Listening too the monlanding on the radio. Not sure if it was a live broadcast, i was only three years old but i vividly remember that event. 

Regards

Reactions: Winner 1


----------



## Raindance

Faiyaz Cheulkar said:


> a floppy disc
> View attachment 128728


Actually that is a stiffy, a floppy was a larger flexable disk in a paper envelope. A masive storage capacity of 360kb.

Regards

Reactions: Like 3 | Agree 9


----------



## Caramia

Raindance said:


> Actually that is a stiffy, a floppy was a larger flexable disk in a paper envelope. A masive storage capacity of 360kb.
> 
> Regards


I might still have a couple in a box somewhere...

Reactions: Like 2 | Winner 1 | Can relate 1


----------



## Raindance

Caramia said:


> I might still have a couple in a box somewhere...


I recall drooling over a 20 meg hard drive, could never afford it, that was high end equipment. Lol

Regards

Reactions: Like 2 | Funny 2 | Can relate 1


----------



## Caramia

Raindance said:


> I recall drooling over a 20 meg hard drive, could never afford it, that was high end equipment. Lol
> 
> Regards


Suffering with DOS, on a XT 286(?), and that was top of the range in 1986/7, trying to play PlanetFall, then my dad ran out of floppies and that was RIP for PlanetFall. 
20 Meg was WOW, and when I finally got my "upgrade", everyone started getting gigs, but we made it work, Word Star for thesis and publications, and general assignments with the dot matrix - geeky stuff...

Reactions: Like 2 | Agree 1 | Winner 1 | Can relate 1


----------



## RainstormZA

I kept this all these years...

Reactions: Like 3 | Winner 4


----------



## Greyz

Pop eye Sherbet
Fresca
Golden China
Bubble Bobble
Shinobi

Reactions: Like 4 | Agree 1


----------



## Hooked

I remember the mincer that was attached to a wooden table in the kitchen. My Mom would buy meat from the butcher (there were no supermarkets in those days and I don't think you could buy mince either) and it was my job to run it through the mincer. I was always hungry (but not allowed to eat before supper because "then you won't eat your food") so as I was mincing I would pop bits of raw mince into my mouth. To this day I simply can not resist raw mince - so much so that I'll sometimes have a packet open on the car seat so that I can munch while driving home after shopping.

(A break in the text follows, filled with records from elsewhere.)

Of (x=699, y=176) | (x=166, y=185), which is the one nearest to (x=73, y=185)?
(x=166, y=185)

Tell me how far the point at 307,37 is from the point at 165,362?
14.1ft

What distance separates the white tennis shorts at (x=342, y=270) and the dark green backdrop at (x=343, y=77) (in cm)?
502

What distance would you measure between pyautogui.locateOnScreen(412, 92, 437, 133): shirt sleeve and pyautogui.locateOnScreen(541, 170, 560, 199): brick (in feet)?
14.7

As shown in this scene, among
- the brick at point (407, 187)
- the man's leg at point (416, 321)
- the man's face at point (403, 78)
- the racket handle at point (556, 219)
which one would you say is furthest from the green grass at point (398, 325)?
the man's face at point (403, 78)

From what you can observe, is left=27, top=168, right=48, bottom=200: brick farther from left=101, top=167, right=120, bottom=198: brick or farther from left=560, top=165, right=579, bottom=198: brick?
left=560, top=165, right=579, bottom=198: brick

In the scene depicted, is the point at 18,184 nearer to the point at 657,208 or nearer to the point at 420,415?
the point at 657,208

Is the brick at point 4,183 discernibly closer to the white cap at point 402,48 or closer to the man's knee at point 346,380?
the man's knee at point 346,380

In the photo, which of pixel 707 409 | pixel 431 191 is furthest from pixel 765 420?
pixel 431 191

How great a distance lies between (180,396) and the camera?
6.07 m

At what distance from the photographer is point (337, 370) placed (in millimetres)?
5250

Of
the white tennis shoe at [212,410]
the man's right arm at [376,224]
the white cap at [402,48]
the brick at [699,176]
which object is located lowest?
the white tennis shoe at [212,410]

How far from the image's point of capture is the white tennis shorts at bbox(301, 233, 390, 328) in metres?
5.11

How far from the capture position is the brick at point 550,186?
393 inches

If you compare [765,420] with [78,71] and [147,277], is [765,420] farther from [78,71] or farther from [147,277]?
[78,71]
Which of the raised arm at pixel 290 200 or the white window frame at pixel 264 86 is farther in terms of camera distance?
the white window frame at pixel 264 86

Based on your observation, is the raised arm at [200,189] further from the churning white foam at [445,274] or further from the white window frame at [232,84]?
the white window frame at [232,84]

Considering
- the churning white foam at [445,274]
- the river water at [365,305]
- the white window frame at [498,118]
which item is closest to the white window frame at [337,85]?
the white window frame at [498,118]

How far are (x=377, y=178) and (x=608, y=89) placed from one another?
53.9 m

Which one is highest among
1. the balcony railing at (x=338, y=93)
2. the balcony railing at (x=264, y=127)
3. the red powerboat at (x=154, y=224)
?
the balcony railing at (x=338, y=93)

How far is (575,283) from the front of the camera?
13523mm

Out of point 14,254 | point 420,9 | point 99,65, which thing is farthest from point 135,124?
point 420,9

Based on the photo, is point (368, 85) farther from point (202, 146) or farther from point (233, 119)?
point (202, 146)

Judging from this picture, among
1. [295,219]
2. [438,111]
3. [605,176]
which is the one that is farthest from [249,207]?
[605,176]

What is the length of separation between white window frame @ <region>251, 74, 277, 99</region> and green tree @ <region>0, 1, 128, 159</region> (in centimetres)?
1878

Reactions: Like 3 | Winner 1 | Funny 1 | Can relate 2


----------



## RenaldoRheeder

Raindance said:


> I recall drooling over a 20 meg hard drive, could never afford it, that was high end equipment. Lol
> 
> Regards



My very first computer was a Texas Instruments TI99/4A. But my first PC was a powerhouse : 2x 10MB Harddrive, NECV20 cpu @ just over 6Mhz, dual 360KB floppy drives, and 512KB RAM. A real beast of a machine 


Sent by iDad's iPhone

Reactions: Like 3


----------



## Caramia

Hooked said:


> I remember the mincer that was attached to a wooden table in the kitchen. My Mom would buy meat from the butcher (there were no supermarkets in those days and I don't think you could buy mince either) and it was my job to run it through the mincer. I was always hungry (but not allowed to eat before supper because "then you won't eat your food") so as I was mincing I would pop bits of raw mince into my mouth. To this day I simply can not resist raw mince - so much so that I'll sometimes have a packet open on the car seat so that I can munch while driving home after shopping.
> 
> View attachment 128731


I still have one of those!

Reactions: Like 1 | Winner 1


----------



## Stillwaters

Wicks bubble gum
8 track cassettes
Root beer stand in, I think, Gardener St in Durbs

Sent from my SM-G920F using Tapatalk

Reactions: Like 1


----------



## SAVapeGear



Reactions: Like 4 | Winner 6


----------



## Rob Fisher

In the old days they used to deliver Milk, Bread and Orange Juice to your door! First one to get to the milk got the cream that was on the top... so Yummy!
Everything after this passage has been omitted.